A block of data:
□ □ □ □

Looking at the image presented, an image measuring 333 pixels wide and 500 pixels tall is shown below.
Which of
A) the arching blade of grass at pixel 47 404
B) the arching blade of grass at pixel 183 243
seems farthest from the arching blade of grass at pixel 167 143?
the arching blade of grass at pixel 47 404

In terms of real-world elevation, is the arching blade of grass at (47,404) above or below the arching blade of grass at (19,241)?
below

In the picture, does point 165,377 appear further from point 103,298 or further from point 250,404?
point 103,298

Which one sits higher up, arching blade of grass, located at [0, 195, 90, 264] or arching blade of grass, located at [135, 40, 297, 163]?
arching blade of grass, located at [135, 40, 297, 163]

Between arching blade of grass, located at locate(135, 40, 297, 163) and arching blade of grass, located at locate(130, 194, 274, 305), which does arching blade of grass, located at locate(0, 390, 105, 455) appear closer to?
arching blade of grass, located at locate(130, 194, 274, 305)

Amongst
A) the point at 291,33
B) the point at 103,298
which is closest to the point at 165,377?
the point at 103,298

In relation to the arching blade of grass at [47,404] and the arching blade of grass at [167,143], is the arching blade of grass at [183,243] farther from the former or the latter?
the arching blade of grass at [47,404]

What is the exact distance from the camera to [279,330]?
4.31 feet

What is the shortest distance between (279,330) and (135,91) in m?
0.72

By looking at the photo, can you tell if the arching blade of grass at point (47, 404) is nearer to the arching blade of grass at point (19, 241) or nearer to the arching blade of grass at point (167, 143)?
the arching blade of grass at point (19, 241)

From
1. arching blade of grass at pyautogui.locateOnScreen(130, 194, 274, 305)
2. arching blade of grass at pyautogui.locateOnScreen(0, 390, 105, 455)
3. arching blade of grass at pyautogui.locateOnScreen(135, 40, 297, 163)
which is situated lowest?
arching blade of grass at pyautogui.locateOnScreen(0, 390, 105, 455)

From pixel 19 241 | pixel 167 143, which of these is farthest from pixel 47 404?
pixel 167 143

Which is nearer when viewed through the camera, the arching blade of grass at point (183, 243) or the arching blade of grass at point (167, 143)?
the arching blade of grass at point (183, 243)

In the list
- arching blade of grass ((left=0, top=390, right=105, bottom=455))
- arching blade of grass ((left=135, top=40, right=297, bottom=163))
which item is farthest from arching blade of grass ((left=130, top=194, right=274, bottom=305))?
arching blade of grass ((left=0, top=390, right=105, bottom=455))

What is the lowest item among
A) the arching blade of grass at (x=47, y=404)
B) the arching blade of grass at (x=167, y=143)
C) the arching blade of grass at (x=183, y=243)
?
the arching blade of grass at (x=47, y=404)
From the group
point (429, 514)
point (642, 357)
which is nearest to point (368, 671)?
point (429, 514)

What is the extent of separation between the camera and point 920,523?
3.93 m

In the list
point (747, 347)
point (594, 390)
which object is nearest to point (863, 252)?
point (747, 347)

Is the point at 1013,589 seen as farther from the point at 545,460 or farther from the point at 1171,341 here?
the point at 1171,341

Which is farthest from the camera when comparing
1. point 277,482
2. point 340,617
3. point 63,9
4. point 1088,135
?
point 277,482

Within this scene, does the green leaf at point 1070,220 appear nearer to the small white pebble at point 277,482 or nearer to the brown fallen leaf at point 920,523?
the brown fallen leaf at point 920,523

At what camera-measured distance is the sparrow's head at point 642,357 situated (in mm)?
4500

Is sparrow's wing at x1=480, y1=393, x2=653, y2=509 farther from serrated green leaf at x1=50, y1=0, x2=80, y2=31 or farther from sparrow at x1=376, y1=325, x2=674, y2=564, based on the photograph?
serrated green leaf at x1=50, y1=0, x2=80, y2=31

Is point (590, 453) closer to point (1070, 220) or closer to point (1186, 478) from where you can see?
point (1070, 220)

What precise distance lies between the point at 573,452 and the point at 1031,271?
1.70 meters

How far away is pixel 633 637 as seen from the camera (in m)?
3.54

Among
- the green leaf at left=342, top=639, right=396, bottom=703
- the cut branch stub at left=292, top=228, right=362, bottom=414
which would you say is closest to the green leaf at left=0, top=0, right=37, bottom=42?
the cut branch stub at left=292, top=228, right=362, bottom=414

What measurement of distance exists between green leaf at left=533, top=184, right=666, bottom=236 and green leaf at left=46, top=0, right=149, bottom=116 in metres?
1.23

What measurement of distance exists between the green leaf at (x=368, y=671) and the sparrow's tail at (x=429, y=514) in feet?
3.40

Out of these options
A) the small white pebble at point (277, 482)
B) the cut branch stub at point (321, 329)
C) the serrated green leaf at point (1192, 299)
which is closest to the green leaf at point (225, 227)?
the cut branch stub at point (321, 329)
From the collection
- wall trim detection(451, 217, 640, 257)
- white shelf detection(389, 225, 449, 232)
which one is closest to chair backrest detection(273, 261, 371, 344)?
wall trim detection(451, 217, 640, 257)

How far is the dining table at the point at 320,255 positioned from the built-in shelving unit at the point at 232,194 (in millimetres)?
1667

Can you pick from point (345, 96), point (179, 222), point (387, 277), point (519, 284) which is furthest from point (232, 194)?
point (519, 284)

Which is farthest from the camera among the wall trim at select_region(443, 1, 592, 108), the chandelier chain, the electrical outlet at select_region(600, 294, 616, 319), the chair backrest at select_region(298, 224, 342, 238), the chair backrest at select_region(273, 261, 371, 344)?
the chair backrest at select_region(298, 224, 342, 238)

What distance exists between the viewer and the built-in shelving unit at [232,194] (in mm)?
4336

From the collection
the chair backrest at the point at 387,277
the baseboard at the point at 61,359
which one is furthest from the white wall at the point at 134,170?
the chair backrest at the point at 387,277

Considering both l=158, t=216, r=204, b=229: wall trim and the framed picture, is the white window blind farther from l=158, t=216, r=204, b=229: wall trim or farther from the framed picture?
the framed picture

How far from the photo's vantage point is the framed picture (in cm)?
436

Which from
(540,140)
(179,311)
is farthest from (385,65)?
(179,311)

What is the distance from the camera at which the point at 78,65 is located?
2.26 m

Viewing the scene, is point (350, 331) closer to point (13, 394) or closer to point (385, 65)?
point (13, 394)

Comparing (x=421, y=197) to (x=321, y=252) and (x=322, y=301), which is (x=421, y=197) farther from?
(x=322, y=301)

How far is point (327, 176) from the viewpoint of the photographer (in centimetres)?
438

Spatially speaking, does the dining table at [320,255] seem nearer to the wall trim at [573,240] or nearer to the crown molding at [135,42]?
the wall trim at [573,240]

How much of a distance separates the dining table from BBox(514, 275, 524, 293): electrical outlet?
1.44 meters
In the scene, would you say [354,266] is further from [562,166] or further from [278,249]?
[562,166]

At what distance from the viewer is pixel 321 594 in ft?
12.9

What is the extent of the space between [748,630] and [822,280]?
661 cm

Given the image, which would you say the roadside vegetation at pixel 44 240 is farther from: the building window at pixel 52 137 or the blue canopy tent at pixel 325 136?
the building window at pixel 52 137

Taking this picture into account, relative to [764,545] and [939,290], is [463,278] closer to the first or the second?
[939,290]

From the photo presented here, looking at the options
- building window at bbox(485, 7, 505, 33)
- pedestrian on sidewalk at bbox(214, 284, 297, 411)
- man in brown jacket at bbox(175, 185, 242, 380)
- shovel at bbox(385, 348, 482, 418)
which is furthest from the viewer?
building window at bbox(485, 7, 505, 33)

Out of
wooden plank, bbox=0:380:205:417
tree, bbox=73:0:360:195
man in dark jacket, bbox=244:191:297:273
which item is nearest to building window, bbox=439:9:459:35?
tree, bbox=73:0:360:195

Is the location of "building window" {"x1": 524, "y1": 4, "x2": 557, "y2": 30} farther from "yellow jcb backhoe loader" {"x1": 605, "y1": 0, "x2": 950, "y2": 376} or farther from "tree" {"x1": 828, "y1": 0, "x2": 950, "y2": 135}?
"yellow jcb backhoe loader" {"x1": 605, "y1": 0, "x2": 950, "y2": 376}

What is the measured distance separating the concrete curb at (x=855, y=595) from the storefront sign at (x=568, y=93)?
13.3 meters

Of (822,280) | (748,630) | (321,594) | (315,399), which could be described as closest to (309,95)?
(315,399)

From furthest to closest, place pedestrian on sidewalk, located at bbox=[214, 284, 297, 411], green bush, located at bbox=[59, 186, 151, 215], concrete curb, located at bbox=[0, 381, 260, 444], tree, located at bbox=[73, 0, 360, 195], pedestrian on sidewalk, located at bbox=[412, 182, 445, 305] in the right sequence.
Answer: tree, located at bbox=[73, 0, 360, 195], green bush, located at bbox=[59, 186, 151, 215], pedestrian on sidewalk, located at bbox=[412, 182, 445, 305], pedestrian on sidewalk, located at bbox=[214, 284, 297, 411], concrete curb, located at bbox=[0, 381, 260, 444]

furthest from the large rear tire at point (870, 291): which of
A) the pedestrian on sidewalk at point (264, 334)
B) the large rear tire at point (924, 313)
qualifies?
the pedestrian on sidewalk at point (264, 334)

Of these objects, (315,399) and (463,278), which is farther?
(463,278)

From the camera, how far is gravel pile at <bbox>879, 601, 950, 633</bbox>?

□ □ □ □

Would you quote, exactly and only, the lines from the one containing "furthest from the large" to the end of the entries?

- _EXERCISE RESPONSE_:
furthest from the large rear tire at point (870, 291): which of
A) the pedestrian on sidewalk at point (264, 334)
B) the large rear tire at point (924, 313)
qualifies?
the pedestrian on sidewalk at point (264, 334)

Of these objects, (315,399) and (463,278), which is farther?
(463,278)

From the camera, how far is gravel pile at <bbox>879, 601, 950, 633</bbox>?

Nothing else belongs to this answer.